**GOALS**
**a.** Reproduce the part of the Roth conversion discussion below starting with "With a Roth" and going on through "into your Roth.".
**b.** Continue the Roth conversion discussion below from its last sentence.

**QUOTED TEXT**

↓

I know this may have been talked to death but is there previous threads on the pros and cons of roth conversion. I am still on the fence with this one. I am nearing 60 and feel it may be too late for me to do because it takes many years for you to come out ahead and may only be beneficial to my beneficiaries. I am going to withdraw a majority of my expenses from my tax deferred account and leave my heirs the taxable account at the stepped up basis. Of course one can always change their minds.
I don't get the bolded part. IF there's a benefit to doing a conversion, meaning that you can smooth out your income over your lifetime, than doing a little bit helps a little bit, doing more helps more, doing it all helps you the most. There is no tipping point that makes it go from bad to good, or make it to a point where you finally come out ahead.

It could be that conversion isn't for you because of your situation, and at 59.5 you might be just as well off to take distributions rather than conversions. If it seems like a wash, that you'll stay in the 15% bracket, maybe there's no reason to deal with it.

One issue with leaving stuff in taxable is that if you sell some of it, perhaps to rebalance or perhaps to sell off a holding where prospects no longer look good, you'll pay cap gains tax. In a Roth, you can do whatever you want with no tax consequence. Again, maybe not an issue for you if it's in something like broad index funds.
 
With a Roth conversion you have more after-tax value in the tax-advantaged account than with the tIRA. That extra amount is equal to the taxes that you paid for the conversion, and is effectively like moving that amount from you taxable account into your Roth.

So the advantage of the Roth will be having that extra amount moved from a taxable account to the Roth, where you no longer have to pay taxes on the investment gains. If you can move into a Roth for 10 years, you may be saving capital gains taxes on a doubling of your original "extra amount", which may not be totally insignificant.

On the other hand, if you are paying no taxes for capital gains at age 71, then a Roth conversion may not have much to offer.
 
I agree w/ Running Bum an Animorph. Have you anwered the basic question.....what tax rate would you be converting at vs what tax rate would you be paying if you didn't convert and were withdrawing RMDs?

↑

**ROWS**
↓

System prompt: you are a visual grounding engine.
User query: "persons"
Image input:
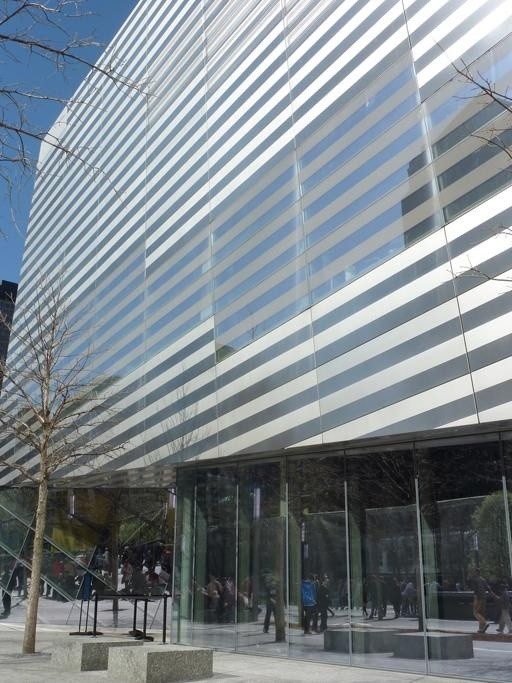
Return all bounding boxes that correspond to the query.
[362,576,417,621]
[424,568,512,633]
[302,573,360,634]
[12,543,172,599]
[193,572,277,633]
[1,562,12,618]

↑

**EXPECTED OUTPUTS**
**a.**
With a Roth conversion you have more after-tax value in the tax-advantaged account than with the tIRA. That extra amount is equal to the taxes that you paid for the conversion, and is effectively like moving that amount from you taxable account into your Roth.

**b.**
 
Another factor to consider is that future tax rates may increase because of the high level of government spending. While I am doing roth conversions now because I am in the 15% bracket and expect to be in the 25% bracket in my 70s so it is beneficial to do Roth conversions now, even if I expected to remain in the 15% bracket in my 70s I still might be doing Roth conversions because the 15% bracket might become the 18% bracket later on if the government decides it needs to collect more taxes.

OTOH, if I expected my tax rate to be lower in my 70s than it is now I would not be doing any Roth conversions.
 
Our case is very simple. Everything except the house is in a t-IRA.

I looked at what would happen with DW after I die. If I don't convert everything to a Roth, she will pay about 2x more taxes over her lifetime than if we convert everything before we turn 70 or 71. The way I eye-balled it, she would immediately be in a 25% marginal bracket that quickly escalates to the 28% marginal bracket--no escape. If we convert almost everything before RMDs kick in, we/she will never even have to file again. No taxable income (under current rules).

My plan is to convert everything after I quit early 2015 but before MRDs regardless of the marginal rate.

Your situation may be different, but I will bet the results will be similar.
 
I'm a future tax rate contrarian. I think future income taxes will be even lower, offset by higher consumption taxes, be they national or federal.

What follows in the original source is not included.